▸ Task goal: Rewrite every line of the data below as a numbered list, omitting any blank lines.
:::
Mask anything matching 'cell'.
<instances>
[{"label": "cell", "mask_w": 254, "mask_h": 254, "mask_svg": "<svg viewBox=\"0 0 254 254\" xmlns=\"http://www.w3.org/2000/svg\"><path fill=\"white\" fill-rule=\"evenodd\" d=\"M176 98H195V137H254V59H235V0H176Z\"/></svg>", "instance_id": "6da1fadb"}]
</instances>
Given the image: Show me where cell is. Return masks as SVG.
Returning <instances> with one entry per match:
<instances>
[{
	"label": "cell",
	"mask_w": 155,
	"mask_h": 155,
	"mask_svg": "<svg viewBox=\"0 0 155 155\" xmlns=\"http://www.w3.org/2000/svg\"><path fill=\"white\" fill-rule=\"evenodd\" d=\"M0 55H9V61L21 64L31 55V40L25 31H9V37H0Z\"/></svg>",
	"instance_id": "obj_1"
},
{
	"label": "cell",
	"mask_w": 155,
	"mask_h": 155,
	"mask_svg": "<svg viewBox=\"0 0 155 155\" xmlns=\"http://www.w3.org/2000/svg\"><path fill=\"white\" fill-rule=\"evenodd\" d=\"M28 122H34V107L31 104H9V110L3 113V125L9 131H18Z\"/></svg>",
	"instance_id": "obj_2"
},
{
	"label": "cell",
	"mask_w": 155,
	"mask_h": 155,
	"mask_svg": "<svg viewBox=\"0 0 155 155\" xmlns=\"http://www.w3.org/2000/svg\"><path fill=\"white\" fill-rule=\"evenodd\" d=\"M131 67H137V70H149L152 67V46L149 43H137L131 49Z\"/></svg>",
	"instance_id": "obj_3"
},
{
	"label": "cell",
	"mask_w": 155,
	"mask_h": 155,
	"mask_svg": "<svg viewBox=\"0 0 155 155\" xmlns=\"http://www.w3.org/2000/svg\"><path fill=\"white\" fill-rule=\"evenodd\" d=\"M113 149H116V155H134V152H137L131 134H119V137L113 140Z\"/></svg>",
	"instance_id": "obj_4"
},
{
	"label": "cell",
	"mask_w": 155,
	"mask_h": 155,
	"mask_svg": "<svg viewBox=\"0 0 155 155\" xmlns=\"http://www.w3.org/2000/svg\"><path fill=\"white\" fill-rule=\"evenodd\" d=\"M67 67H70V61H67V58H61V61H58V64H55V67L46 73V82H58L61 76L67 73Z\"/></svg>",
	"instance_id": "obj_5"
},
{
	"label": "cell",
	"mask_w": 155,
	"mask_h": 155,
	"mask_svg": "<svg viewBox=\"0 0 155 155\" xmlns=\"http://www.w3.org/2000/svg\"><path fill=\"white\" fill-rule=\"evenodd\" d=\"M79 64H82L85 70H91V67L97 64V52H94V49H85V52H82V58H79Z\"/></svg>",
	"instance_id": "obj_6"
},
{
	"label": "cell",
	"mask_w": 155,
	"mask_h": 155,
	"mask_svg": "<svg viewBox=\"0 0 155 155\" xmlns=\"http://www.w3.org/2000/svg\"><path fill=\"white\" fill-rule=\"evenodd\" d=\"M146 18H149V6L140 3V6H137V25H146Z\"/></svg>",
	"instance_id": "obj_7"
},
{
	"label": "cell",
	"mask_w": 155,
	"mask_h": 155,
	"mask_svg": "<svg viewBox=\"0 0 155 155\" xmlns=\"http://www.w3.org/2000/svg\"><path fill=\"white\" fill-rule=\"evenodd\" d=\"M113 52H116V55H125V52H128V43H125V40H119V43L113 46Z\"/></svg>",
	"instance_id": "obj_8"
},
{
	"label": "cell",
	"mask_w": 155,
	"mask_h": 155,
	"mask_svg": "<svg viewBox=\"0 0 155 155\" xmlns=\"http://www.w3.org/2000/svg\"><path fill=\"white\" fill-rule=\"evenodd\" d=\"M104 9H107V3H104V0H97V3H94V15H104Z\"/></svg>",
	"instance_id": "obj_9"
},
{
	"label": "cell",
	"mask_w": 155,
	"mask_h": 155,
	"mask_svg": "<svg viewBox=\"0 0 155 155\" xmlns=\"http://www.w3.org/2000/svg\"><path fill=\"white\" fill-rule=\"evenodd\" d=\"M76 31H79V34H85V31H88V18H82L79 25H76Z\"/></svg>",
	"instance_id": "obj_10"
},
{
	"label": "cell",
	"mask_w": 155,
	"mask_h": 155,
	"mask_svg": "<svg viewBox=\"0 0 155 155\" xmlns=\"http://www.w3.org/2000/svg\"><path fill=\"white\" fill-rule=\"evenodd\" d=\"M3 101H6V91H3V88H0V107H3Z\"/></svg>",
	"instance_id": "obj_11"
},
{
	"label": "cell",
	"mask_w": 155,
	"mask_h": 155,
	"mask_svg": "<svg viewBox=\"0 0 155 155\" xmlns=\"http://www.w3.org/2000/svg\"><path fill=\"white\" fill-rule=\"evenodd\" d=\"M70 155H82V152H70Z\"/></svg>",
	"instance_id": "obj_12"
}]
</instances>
:::
▸ Solution to this problem:
1. Mask anything matching 'cell'.
2. <instances>
3. [{"label": "cell", "mask_w": 254, "mask_h": 254, "mask_svg": "<svg viewBox=\"0 0 254 254\" xmlns=\"http://www.w3.org/2000/svg\"><path fill=\"white\" fill-rule=\"evenodd\" d=\"M176 98H195V137H254V59H235V0H176Z\"/></svg>", "instance_id": "6da1fadb"}]
4. </instances>
5. Given the image: Show me where cell is. Return masks as SVG.
6. Returning <instances> with one entry per match:
7. <instances>
8. [{
9. 	"label": "cell",
10. 	"mask_w": 155,
11. 	"mask_h": 155,
12. 	"mask_svg": "<svg viewBox=\"0 0 155 155\" xmlns=\"http://www.w3.org/2000/svg\"><path fill=\"white\" fill-rule=\"evenodd\" d=\"M0 55H9V61L21 64L31 55V40L25 31H9V37H0Z\"/></svg>",
13. 	"instance_id": "obj_1"
14. },
15. {
16. 	"label": "cell",
17. 	"mask_w": 155,
18. 	"mask_h": 155,
19. 	"mask_svg": "<svg viewBox=\"0 0 155 155\" xmlns=\"http://www.w3.org/2000/svg\"><path fill=\"white\" fill-rule=\"evenodd\" d=\"M28 122H34V107L31 104H9V110L3 113V125L9 131H18Z\"/></svg>",
20. 	"instance_id": "obj_2"
21. },
22. {
23. 	"label": "cell",
24. 	"mask_w": 155,
25. 	"mask_h": 155,
26. 	"mask_svg": "<svg viewBox=\"0 0 155 155\" xmlns=\"http://www.w3.org/2000/svg\"><path fill=\"white\" fill-rule=\"evenodd\" d=\"M131 67H137V70H149L152 67V46L149 43H137L131 49Z\"/></svg>",
27. 	"instance_id": "obj_3"
28. },
29. {
30. 	"label": "cell",
31. 	"mask_w": 155,
32. 	"mask_h": 155,
33. 	"mask_svg": "<svg viewBox=\"0 0 155 155\" xmlns=\"http://www.w3.org/2000/svg\"><path fill=\"white\" fill-rule=\"evenodd\" d=\"M113 149H116V155H134V152H137L131 134H119V137L113 140Z\"/></svg>",
34. 	"instance_id": "obj_4"
35. },
36. {
37. 	"label": "cell",
38. 	"mask_w": 155,
39. 	"mask_h": 155,
40. 	"mask_svg": "<svg viewBox=\"0 0 155 155\" xmlns=\"http://www.w3.org/2000/svg\"><path fill=\"white\" fill-rule=\"evenodd\" d=\"M67 67H70V61H67V58H61V61H58V64H55V67L46 73V82H58L61 76L67 73Z\"/></svg>",
41. 	"instance_id": "obj_5"
42. },
43. {
44. 	"label": "cell",
45. 	"mask_w": 155,
46. 	"mask_h": 155,
47. 	"mask_svg": "<svg viewBox=\"0 0 155 155\" xmlns=\"http://www.w3.org/2000/svg\"><path fill=\"white\" fill-rule=\"evenodd\" d=\"M79 64H82L85 70H91V67L97 64V52H94V49H85V52H82V58H79Z\"/></svg>",
48. 	"instance_id": "obj_6"
49. },
50. {
51. 	"label": "cell",
52. 	"mask_w": 155,
53. 	"mask_h": 155,
54. 	"mask_svg": "<svg viewBox=\"0 0 155 155\" xmlns=\"http://www.w3.org/2000/svg\"><path fill=\"white\" fill-rule=\"evenodd\" d=\"M146 18H149V6L140 3V6H137V25H146Z\"/></svg>",
55. 	"instance_id": "obj_7"
56. },
57. {
58. 	"label": "cell",
59. 	"mask_w": 155,
60. 	"mask_h": 155,
61. 	"mask_svg": "<svg viewBox=\"0 0 155 155\" xmlns=\"http://www.w3.org/2000/svg\"><path fill=\"white\" fill-rule=\"evenodd\" d=\"M113 52H116V55H125V52H128V43H125V40H119V43L113 46Z\"/></svg>",
62. 	"instance_id": "obj_8"
63. },
64. {
65. 	"label": "cell",
66. 	"mask_w": 155,
67. 	"mask_h": 155,
68. 	"mask_svg": "<svg viewBox=\"0 0 155 155\" xmlns=\"http://www.w3.org/2000/svg\"><path fill=\"white\" fill-rule=\"evenodd\" d=\"M104 9H107V3H104V0H97V3H94V15H104Z\"/></svg>",
69. 	"instance_id": "obj_9"
70. },
71. {
72. 	"label": "cell",
73. 	"mask_w": 155,
74. 	"mask_h": 155,
75. 	"mask_svg": "<svg viewBox=\"0 0 155 155\" xmlns=\"http://www.w3.org/2000/svg\"><path fill=\"white\" fill-rule=\"evenodd\" d=\"M76 31H79V34H85V31H88V18H82L79 25H76Z\"/></svg>",
76. 	"instance_id": "obj_10"
77. },
78. {
79. 	"label": "cell",
80. 	"mask_w": 155,
81. 	"mask_h": 155,
82. 	"mask_svg": "<svg viewBox=\"0 0 155 155\" xmlns=\"http://www.w3.org/2000/svg\"><path fill=\"white\" fill-rule=\"evenodd\" d=\"M3 101H6V91H3V88H0V107H3Z\"/></svg>",
83. 	"instance_id": "obj_11"
84. },
85. {
86. 	"label": "cell",
87. 	"mask_w": 155,
88. 	"mask_h": 155,
89. 	"mask_svg": "<svg viewBox=\"0 0 155 155\" xmlns=\"http://www.w3.org/2000/svg\"><path fill=\"white\" fill-rule=\"evenodd\" d=\"M70 155H82V152H70Z\"/></svg>",
90. 	"instance_id": "obj_12"
91. }]
92. </instances>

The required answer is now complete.